The conflict stretches back to the early 1900s, when the federal government turned the hydrology of the upper Klamath Basin upside down, drawing water from lakes and rivers to irrigate crops on dry uplands. Veterans of World War I homesteaded the Klamath Reclamation Project straddling the Oregon-California border near Klamath Falls, where potatoes, alfalfa, horseradish and cattle are still grown.

In 2001, a drought brought the conflict to a head.

Irrigation for farms had long been constricted to assure enough for endangered sucker fish in Upper Klamath Lake, the project’s main reservoir. Then coho salmon were declared threatened in the Klamath River, flowing out of the lake, and the Endangered Species Act forced water to be shut off to hundreds of farms and ranches.

The next year, the Bush administration restored water to the farms, but with the river low and warm, tens of thousands of chinook salmon died of disease before they could spawn.

Besides blocking salmon, the dams raise water temperatures to levels unhealthy for fish. California water authorities have been taking a hard look at the toxic algae produced by the dam’s reservoirs, and river advocates have sued PacifiCorp to fix the algae problem.

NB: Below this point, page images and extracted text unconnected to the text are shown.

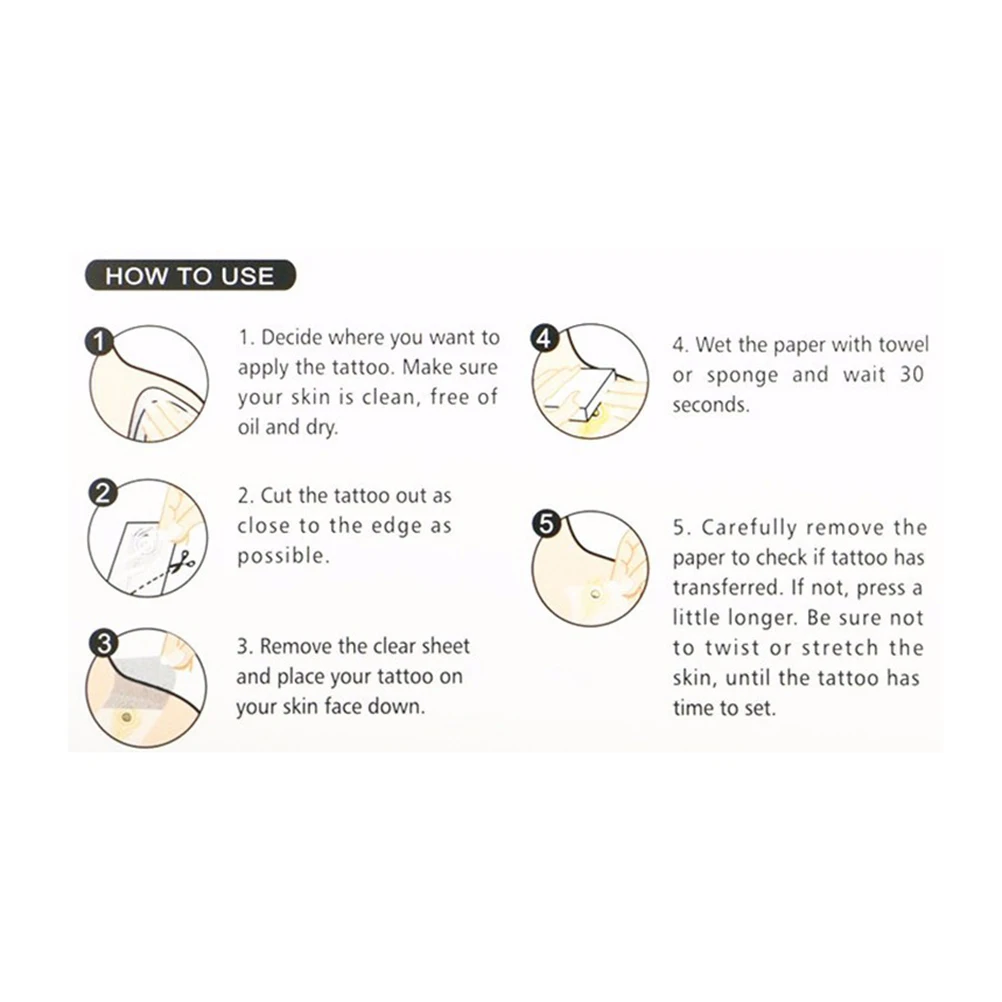 HOW TO USE

1

1. Decide where you want to apply the tattoo. Make sure your skin is clean, free of oil and dry.

2

2. Cut the tattoo out as close to the edge as possible.

3

3. Remove the clear sheet and place your tattoo on your skin face down.

4

4. Wet the paper with towel or sponge and wait 30 seconds.

5

5. Carefully remove the paper to check if tattoo has transferred. If not, press a little longer. Be sure not to twist or stretch the skin, until the tattoo has time to set.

Pressure has been building since PacifiCorp applied for a new 50-year federal operating license in 2004 and made no provision for fish passage, which stops at Iron Gate Dam near the Oregon-California border.

California and Oregon’s governors pressed for dam removal after West Coast commercial salmon fisheries collapsed in 2006 because of declines in Klamath River returns, triggering a disaster declaration.

The agreements signed Thursday also call for spending $1 billion in federal funds over the next ten years on environmental restoration.

Kulongoski said studies on the project have already begun, and National Oceanic and Atmospheric Administration chief Jane Lubchenco said the government was committed to seeing it through.

“We have come too far to be derailed now,” she said.